I have now received all the dividends from my share holdings for November, and again I have received more money than I did for the same month last year.
In November 2013 I was paid £332.00 from the shares in my SIPP and £69.92 from the shares in my ISA, which was a total of £401.92. This November I have received a total of £485.07, which is an increase of 20.69%, this is made up of £409.45 in my SIPP (an increase of 23.33%) and £75.62 in my ISA (an increase of 8.15%).
I have achieved this increase mainly from increased dividends (some of the increase is due to a reduction in the account charges levied by my SIPP provider), and although one of my holdings has paid a special dividend in November the increase in my regular dividends is still 4.45% which easily beats the current level of inflation so has given me an increase in real terms.

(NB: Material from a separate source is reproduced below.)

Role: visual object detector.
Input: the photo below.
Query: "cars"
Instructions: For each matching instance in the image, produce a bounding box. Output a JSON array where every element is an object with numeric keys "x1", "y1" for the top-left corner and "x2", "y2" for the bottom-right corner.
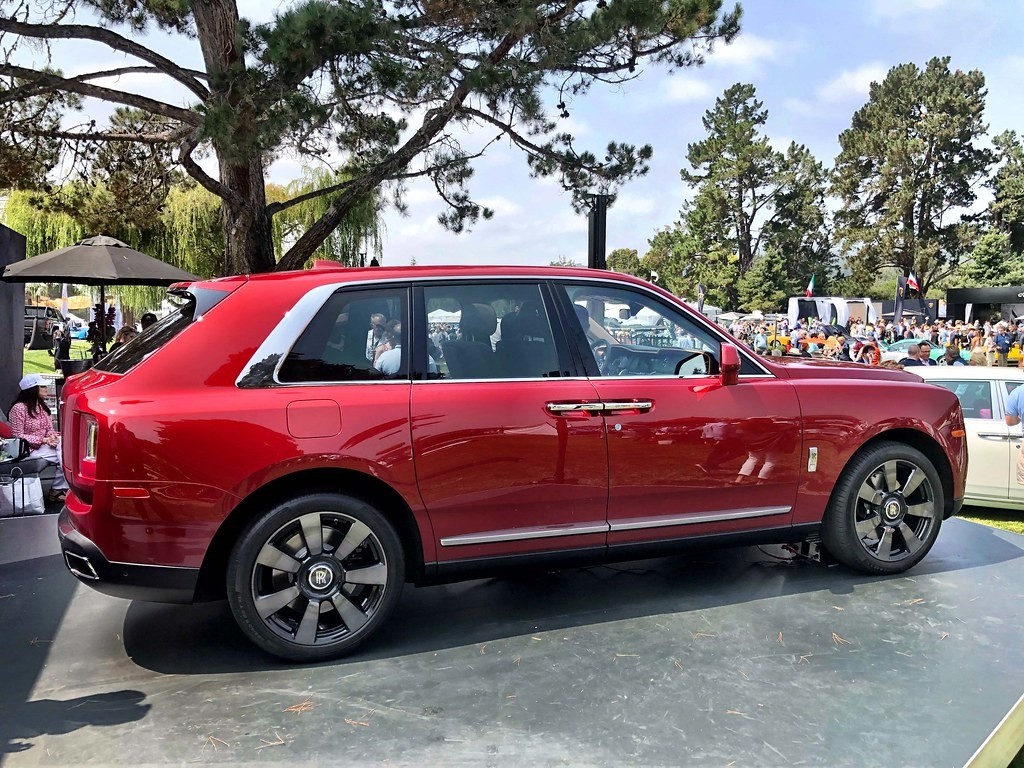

One of the fun parts of dividend investing is seeing the steady flow of dividend income into your account (I will be paid 67 times in 2014 and this number will increase in 2015 due to the addition of new holdings in my SIPP and ISA), which of course is 55 more than the number of times I get paid by my employer, and although the payments are nowhere near the amount I do receive as a salary, I will have received more than £500 in two months in 2014 (and came close to £500 in another 4 months).
Although I will not post the dividend values for December until they have been received, I already know how much they will be as all the companies have passed their ex-dividend dates, and this year I will receive a total dividend income of over £5,000 (approx. $7,750), which is probably about a quarter of the total I calculate I will probably need to earn to achieve Financial Independence. This may sound like I am still some way short of FI, but I do have two company pensions which will pay me an income, and we are planning on downsizing our home to free up some capital, which will bring me to around 80% of the total income I should need.
I hope these posts do show how regularly saving and investing into high quality dividend paying companies and then re-investing the dividends as they are paid, can accumulate to a point where you earn sufficient to be able to live without the need of working (and bear in mind I was 43 when I started saving into my SIPP, so anyone who can start in their twenties or thirties should easily be able to achieve FI long before the UK state retirement age.